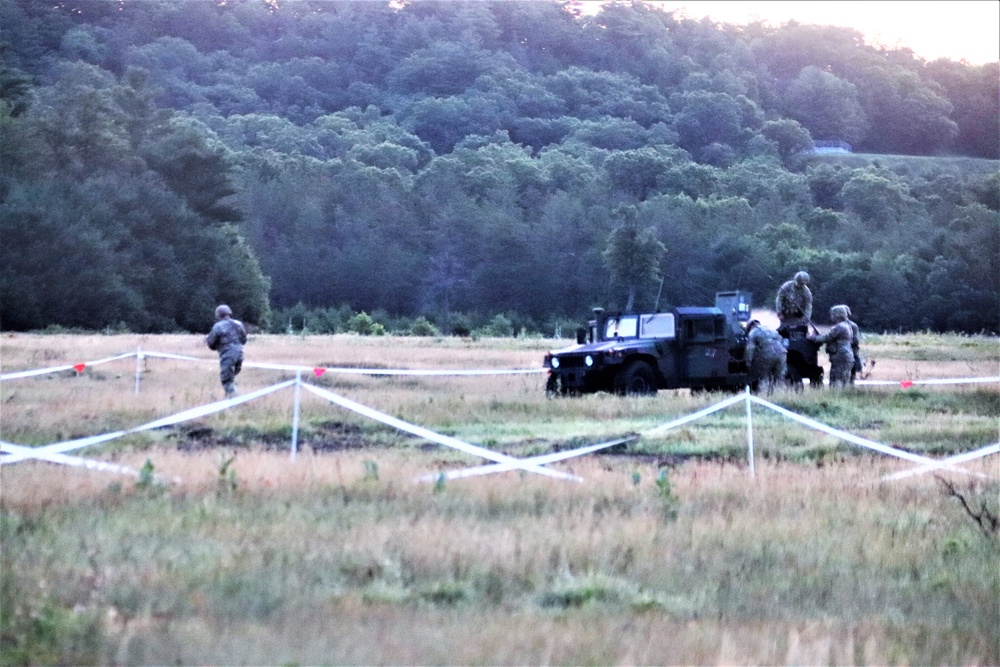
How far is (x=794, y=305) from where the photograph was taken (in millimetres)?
25203

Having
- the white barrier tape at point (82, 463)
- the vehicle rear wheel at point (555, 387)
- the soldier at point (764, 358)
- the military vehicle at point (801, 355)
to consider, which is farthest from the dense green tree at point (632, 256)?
the white barrier tape at point (82, 463)

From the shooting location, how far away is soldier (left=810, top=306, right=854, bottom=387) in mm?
23922

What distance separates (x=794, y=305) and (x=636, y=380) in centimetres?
381

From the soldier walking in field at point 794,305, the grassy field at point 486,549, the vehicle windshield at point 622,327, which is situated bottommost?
the grassy field at point 486,549

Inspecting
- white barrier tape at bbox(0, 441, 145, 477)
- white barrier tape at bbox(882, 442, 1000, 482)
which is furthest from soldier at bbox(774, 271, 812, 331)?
white barrier tape at bbox(0, 441, 145, 477)

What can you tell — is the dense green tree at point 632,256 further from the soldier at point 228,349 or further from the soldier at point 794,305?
the soldier at point 228,349

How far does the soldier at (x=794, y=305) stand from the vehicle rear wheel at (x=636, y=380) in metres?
3.18

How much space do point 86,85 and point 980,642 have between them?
63.1 m

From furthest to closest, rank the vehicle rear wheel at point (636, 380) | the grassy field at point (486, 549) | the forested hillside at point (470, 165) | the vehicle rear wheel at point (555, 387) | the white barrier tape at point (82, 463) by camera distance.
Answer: the forested hillside at point (470, 165) < the vehicle rear wheel at point (555, 387) < the vehicle rear wheel at point (636, 380) < the white barrier tape at point (82, 463) < the grassy field at point (486, 549)

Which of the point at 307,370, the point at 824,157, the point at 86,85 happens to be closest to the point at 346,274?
the point at 86,85

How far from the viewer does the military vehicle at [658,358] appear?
23.0m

§ The problem: Rewrite the lines starting at the one containing "How far from" and ending at the end of the data, putting "army truck" in place of "military vehicle" and leaving everything else the same.

§ Response below:
How far from the viewer does the army truck at [658,358] appear?
23.0m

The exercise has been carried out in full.